Dolar

34,9466

Euro

36,7211

Altın

2.977,22

Bist

10.125,46

Bekaroğlu:'Hasar tespit çalışması yapıyoruz'

Mehmet Bekaroğlu'ndan çarpıcı açıklamalar: Has Parti'yi biz devam etmeyelim diye kapattılar. -Seçmenin yüzde 70'i CHP nefretiyle oy kullanıyor. -CHP, Ak Parti'nin antrenman boksörü gibi davranıyor. -AK Parti 12 Eylül sistemini kendine uyarladı. -Öcalan'a tecrit sonlandırılmalıdır. Cezaevlerinden tabutların çıkması kimsenin yararına değil.

13 Yıl Önce Güncellendi

2012-10-22 00:47:18

Bekaroğlu:'Hasar tespit çalışması yapıyoruz'
TİMETÜRK / Haber Merkezi

Türkiye siyasetine Refah Partisi'nden Rize milletvekili seçilerek girdi. Bu dönem cezaevlerinde yaşanan açlık grevi ve Hayata Dönüş Operasyonları'na karşı arabulucuk yapan aydınlar arasında yer aldı. Saadet Partisi'nde Genel Başkan Yardımcısı iken istifa etti ve şimdilerin Kültür ve Turizm Bakanı Ertuğrul Günay'la, Türkiye'nin çok da aşina olmadığı, "Müslüman Sol" hareketine imza attı. Günay'ın AK Parti'ye katılmasının ardından sıcak siyasete ara veren Bekaroğlu, Numan Kurtulmuş'la birlikte HAS Parti'yi kurdu. Ancak Bekaroğlu, bir kez daha yol arkadaşlarını AK Parti'ye kaptırdı. Kurtulmuş ve arkadaşlarının partiyi de kapatmasının ardından, şimdilerde yeni bir siyasi arayış içerisinde olan Bekaroğlu ile HAS Parti'nin tasfiye sürecini, AK Parti'yle kurduğu mesafeli ilişkiyi, CHP'nin teklifine neden sıcak bakmadığını ve cezaevlerinde devam eden açlık grevini konuştuk.

********************

◆ Görevler:
a: Bekaroğlu haberine göre Mehmet Bekaroğlu Türkiye siyasetine hangi partiden, hangi ilin milletvekili olarak girmiştir?
b: Bekaroğlu haberini son cümlesinden sonra devam ettirerek yazın.
Kayıtların Bekaroğlu haberiyle hiçbir bağlantısı yoktur.

********************

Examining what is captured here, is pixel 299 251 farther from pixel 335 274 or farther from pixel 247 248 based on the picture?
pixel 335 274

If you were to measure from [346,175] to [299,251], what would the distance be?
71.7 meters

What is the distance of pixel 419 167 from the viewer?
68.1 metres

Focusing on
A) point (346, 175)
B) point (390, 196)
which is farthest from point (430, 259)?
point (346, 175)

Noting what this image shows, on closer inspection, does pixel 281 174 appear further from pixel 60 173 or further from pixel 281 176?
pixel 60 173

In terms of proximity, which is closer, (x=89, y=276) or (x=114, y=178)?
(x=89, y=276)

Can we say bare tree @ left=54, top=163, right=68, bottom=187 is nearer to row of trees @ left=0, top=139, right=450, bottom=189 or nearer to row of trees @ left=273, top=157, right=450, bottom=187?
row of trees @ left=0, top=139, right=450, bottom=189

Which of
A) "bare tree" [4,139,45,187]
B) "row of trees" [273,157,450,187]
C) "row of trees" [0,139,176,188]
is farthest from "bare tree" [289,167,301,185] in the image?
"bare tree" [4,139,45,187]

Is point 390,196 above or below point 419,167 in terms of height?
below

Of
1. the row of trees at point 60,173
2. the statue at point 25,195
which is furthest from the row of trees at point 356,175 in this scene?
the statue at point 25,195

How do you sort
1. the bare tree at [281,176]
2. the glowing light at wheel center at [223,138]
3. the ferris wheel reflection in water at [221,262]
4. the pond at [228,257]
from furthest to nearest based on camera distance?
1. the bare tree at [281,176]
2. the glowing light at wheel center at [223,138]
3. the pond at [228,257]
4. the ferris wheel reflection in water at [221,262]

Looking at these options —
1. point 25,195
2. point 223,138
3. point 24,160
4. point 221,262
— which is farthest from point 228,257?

********************

◆ Görev Yanıtları:
a: Refah Partisi'nden Rize milletvekili seçilerek girmiştir.

b:
- HAS Parti neden kapatıldı? Numan Kurtulmuş'un AK Parti'ye geçmesinin ardından, HAS Parti siz ve sizinle aynı perspektifte hareket edenlerce sürdürülemez miydi?

- Biz partinin kapatılmasına karşı çıktık. Fakat 230 kurucunun 165’i partinin kapatılması için oy kullandı. Sadece Ak Parti’ye gitmekle kalmadılar Has Parti’yi de kapattılar. Bu Ak Parti ile yapılan anlaşmanın gereği miydi, bilemiyorum. Bununla da kalmadılar; Has Parti’yi ertesi gün aynı adla tekrar kurdular. Tabi biz kurmayalım diye yaptılar bunu. Bunlar siyaset oyunları, benim aklımın ermediği(!) işler. Bu arkadaşların bu kadar oyunu nasıl öğrendikleri konusunda da bir fikrim yok.

- Kurtulmuş, Ak Parti’de Ekonomiden Sorumlu Genel Başkan Yardımcısı oldu. Kurtulmuş'a dair bundan sonrası için bir öngörünüz var mı?

- Bundan sonra Numan Bey'in geleceği ne olur, bilemiyorum. Kişisel olarak konuşmama konusunda da kararlıyım. Ama şöyle bir çelişkiyi vurgulamak isterim. Biz bir hazırladık. HAS Parti’nin programı çok iddialıydı. Çok çalıştık bunun için. Bu program siyasetin yapılış biçimine itiraz ediyordu, yeni bir siyaset yapma biçimini getiriyordu. Lider egemen bir siyaset yerine, ortaklaşa yapılan, insanı öne çıkaran bir siyaset, üyenin kararlarda ortak olduğu bir siyasi parti demiştik.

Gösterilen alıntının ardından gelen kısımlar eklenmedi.